If you ask me, if there was a woman comrade here, she would answer this question herself. But it’s also our question, one hundred percent. Because the thing is, they’re so autonomous in the organization. This changed everything in our organization. But you say it’s a new thing, actually, it’s not a new thing. I was born into the organization. When I was in my mother’s tummy, in Sweden, she was interrogated by the Swedish state security, because they thought she was responsible for the European branch of the organization. I was born into the organization, I don’t know anything else. I’ve seen these strong women since I first opened my eyes.

 

Now, after Kobane, the whole world sees this —and I love it, I’m very proud of this, but the way they portrait them is wrong. They put these pictures of beautiful girls in newspapers, and H&M copies their clothes to sell —that’s what capitalism does, it takes something and uses it for its own benefit. The way they see these women that are there, fighting, is the opposite to what she wants and what she is. She’s not there to be on a magazine, she’s not there because she’s beautiful. She’s a fighter, and that’s what her life is about. Everybody is in awe saying “oh, she’s a woman”. No, she’s a fighter.

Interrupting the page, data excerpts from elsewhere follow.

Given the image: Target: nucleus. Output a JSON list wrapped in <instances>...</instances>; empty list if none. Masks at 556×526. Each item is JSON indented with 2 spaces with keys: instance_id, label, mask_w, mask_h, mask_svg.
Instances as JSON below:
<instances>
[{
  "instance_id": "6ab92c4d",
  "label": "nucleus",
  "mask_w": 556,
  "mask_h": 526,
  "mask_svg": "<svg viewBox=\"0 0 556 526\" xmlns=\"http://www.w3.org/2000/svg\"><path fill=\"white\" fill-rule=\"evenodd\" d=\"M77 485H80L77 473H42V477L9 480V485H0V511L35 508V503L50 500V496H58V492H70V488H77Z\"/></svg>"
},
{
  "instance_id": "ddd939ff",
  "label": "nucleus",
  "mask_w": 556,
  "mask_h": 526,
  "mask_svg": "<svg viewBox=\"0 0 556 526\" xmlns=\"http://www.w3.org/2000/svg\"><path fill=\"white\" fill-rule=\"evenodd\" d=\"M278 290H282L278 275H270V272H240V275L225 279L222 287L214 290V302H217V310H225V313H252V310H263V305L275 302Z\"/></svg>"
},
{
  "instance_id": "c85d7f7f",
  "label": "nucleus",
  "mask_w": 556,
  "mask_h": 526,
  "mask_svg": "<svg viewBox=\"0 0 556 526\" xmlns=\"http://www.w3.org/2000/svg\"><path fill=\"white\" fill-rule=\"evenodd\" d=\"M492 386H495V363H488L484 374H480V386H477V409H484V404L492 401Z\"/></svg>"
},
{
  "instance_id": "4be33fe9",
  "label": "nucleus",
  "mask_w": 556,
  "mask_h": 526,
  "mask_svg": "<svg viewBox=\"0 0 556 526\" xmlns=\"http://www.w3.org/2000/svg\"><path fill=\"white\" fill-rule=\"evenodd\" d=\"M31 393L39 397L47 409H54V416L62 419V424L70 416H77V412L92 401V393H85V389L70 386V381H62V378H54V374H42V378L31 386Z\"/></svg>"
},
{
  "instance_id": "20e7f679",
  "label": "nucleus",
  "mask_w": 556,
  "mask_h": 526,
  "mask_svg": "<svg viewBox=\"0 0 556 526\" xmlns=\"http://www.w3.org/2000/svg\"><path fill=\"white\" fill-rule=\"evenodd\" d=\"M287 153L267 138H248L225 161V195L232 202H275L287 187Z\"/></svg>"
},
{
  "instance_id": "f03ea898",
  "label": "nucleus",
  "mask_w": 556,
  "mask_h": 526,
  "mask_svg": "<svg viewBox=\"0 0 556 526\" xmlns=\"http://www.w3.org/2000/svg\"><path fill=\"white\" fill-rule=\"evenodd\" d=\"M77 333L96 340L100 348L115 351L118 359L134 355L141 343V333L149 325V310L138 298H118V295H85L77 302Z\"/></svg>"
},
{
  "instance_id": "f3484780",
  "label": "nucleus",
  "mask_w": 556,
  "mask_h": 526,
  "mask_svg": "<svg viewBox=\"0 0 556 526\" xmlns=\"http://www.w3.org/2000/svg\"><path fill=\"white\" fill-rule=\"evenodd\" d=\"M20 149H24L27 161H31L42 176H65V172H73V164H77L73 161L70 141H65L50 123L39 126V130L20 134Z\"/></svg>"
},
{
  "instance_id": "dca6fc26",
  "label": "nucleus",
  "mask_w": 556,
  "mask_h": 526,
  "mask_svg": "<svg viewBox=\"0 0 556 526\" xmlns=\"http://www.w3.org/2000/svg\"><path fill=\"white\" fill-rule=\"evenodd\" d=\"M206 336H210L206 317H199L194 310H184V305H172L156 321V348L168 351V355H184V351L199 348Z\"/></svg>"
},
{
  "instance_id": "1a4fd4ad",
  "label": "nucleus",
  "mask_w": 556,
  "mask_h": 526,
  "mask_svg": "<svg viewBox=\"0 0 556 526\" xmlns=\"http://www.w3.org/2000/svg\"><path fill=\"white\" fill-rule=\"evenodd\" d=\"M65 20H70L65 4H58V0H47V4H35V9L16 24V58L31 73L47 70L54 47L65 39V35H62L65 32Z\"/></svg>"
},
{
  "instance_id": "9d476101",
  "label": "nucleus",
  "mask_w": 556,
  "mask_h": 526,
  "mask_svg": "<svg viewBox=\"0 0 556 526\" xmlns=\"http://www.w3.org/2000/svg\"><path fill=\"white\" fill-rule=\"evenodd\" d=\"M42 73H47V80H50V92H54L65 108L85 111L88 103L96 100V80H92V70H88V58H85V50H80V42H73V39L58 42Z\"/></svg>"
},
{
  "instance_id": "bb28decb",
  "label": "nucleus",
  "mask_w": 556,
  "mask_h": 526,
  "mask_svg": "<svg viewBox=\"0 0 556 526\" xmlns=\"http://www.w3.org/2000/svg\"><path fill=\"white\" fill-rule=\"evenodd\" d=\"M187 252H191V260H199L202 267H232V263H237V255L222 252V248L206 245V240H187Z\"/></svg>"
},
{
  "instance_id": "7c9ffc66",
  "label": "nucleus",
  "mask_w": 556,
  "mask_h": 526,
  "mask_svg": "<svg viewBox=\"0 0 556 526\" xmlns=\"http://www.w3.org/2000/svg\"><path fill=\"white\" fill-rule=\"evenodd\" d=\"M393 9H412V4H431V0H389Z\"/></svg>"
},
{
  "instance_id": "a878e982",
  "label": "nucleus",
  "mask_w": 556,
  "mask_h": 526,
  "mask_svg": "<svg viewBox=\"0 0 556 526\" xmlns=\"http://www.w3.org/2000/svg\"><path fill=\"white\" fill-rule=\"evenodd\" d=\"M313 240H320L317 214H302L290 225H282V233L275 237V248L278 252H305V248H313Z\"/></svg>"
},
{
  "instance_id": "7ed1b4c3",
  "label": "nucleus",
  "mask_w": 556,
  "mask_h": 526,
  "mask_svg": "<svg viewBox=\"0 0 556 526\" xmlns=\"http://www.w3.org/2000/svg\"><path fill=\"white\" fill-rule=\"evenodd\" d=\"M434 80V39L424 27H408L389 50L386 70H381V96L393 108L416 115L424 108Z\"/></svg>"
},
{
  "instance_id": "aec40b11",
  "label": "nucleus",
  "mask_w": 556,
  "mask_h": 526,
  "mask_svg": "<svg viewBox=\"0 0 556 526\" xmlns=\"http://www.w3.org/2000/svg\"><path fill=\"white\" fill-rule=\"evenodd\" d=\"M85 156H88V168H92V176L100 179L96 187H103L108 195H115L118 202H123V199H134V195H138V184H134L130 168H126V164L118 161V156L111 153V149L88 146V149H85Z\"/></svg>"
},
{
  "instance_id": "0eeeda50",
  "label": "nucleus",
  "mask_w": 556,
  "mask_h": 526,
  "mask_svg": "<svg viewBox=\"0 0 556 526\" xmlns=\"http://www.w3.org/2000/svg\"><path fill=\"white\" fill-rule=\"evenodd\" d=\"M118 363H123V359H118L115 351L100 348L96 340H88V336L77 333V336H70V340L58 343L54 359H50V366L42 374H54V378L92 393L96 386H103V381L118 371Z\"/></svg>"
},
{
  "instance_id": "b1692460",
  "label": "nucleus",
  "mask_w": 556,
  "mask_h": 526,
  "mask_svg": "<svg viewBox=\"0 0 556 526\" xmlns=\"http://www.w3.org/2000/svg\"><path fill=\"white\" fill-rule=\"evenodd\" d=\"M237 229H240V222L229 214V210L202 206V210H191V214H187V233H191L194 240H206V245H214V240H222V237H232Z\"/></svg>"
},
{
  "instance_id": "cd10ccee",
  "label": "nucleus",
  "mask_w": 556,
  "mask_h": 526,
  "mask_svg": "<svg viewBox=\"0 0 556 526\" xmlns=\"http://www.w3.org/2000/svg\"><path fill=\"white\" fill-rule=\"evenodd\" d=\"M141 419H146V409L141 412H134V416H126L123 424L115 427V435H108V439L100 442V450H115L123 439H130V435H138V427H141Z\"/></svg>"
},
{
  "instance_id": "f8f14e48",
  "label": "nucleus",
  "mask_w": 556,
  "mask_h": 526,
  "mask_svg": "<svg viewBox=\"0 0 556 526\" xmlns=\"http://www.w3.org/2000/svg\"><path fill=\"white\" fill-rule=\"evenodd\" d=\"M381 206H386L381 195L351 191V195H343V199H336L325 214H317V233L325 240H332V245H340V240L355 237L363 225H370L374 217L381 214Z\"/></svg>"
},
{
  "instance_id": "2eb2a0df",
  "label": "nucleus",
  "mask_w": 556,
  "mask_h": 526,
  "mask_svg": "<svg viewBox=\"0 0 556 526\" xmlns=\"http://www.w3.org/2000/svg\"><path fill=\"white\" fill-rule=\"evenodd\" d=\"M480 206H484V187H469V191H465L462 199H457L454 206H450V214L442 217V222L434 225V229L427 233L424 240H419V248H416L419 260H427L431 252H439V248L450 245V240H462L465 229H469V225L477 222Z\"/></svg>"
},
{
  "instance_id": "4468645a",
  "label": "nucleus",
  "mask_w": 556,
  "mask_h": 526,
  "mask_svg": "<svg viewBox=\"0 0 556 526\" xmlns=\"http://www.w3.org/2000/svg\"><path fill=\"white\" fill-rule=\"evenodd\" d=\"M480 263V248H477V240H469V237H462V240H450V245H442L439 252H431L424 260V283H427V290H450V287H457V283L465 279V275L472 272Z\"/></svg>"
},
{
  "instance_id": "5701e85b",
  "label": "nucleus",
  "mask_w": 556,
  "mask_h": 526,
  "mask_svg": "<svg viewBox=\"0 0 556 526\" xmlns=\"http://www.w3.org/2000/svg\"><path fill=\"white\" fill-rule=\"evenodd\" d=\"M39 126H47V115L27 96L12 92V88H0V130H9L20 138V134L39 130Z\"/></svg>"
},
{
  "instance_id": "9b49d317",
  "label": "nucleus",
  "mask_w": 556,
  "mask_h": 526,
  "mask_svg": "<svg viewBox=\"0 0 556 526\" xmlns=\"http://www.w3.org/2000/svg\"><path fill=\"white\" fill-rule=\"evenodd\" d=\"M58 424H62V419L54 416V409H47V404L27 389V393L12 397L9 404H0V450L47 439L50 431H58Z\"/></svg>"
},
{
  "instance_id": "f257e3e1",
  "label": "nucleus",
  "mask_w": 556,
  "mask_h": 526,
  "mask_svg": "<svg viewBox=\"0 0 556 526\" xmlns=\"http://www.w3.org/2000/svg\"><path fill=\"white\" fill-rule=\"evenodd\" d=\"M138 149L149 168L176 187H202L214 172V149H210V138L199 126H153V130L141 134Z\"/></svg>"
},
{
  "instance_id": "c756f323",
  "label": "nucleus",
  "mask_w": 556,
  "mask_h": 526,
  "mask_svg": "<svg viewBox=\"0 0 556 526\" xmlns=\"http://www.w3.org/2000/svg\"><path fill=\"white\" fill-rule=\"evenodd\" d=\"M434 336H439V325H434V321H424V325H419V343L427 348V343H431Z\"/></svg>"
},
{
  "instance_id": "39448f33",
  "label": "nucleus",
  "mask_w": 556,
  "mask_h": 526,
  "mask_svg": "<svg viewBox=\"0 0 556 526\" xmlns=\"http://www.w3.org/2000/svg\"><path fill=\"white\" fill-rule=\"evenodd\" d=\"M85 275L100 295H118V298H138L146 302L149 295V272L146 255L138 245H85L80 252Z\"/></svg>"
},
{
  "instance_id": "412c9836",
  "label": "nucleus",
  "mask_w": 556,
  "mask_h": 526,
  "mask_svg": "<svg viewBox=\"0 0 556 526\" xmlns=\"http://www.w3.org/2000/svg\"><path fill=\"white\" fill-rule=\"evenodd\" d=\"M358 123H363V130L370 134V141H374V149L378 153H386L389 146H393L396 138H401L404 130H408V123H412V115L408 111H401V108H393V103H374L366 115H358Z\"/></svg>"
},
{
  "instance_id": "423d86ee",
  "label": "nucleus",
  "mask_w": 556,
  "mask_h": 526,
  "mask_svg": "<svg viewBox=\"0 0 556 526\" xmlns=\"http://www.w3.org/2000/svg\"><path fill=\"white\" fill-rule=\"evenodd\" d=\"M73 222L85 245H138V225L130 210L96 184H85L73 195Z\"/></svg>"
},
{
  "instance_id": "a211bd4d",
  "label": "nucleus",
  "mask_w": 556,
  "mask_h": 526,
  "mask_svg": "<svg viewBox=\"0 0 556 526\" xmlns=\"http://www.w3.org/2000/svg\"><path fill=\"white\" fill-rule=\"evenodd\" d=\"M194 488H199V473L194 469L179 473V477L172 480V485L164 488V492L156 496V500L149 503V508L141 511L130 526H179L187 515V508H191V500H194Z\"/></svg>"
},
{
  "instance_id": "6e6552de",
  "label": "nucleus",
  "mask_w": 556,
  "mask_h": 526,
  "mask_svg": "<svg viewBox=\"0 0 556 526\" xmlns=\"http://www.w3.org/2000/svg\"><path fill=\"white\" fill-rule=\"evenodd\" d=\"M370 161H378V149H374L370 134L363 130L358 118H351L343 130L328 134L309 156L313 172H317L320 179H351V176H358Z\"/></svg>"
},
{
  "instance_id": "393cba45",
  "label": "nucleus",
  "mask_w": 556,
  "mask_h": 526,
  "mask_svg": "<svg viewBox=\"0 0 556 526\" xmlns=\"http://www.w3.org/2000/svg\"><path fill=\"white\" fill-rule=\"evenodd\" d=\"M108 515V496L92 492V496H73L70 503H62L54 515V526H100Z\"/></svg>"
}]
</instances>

We’re past that.

 

But this wasn’t easy at all in the beginning. Because we Kurds live in a society where people are Muslim. And it was also hard to erase the feudal clan system. We had to install new traditions, because Kurdish women didn’t use to be like that. If you ask for my personal opinion, a lot of people come from Islam. But it’s a patriarchal mentality. It’s like that everywhere, but it’s even harder with Islam and with the clan system in Kurdistan. So the liberation of the woman has been very difficult.

 

But we started with this in the organization, because that’s where it needs to start, and then it replicates outside. In the 90s it was very difficult when women said they had to be an autonomous group within the PKK. Many man told them they were traitors for wanting to make a new organization outside the organization. They wanted it to just be a commission, not another organization. It took a very long time for it to happen. Now, all of the women of the organization are simultaneously members of the women’s organization, which has its own leadership. There are cases where one is doing groundwork in one organization and is a leader in the other. It’s completely separate. And they succeeded in this way. I’ve never been to their meetings. They have their own education, apart from the mixed education. It’s their struggle.

 

My comrade told me that when they built their own mangas [mountain dwellings], the men didn’t help. They said: “if you want to be on your own, then we won’t help you”. Today it’s not like that. Men understood as much as women that they must work for this objective. And, in a way, this is harder for the men. Because they have to, as our leaders say, “kill the man” inside you. It’s very difficult, but our comrades are working with this every day, fighting the man inside of them. This patriarchal mentality comes from men, but it’s not only within men. Some of the women also have this mentality. So when we say “kill the man”, we don’t mean it literally, of course. We’re talking about killing the man inside, in the mindset.

 

This is something I noticed here in South America and also in Europe. Feminism is not becoming like a man and fighting in their system. It’s being a woman. That’s why when you see our women, they’re not trying to act like a man. Not because this is a problem, because we have transgender people who choose that, but I’m not talking about that. It’s just be yourself. You don’t have to look and act like a white, middle-aged man just to take power. Be as you are and take power.

 

What we have is “unity of differences”. At first, the slogan was equality in rights for all people, across classes, gender, etc. But we don’t want all people to be the same, in terms of their looks, their way of life, etc. So this slogan expresses that we’re different, but we come together in this system, and it’s beautiful.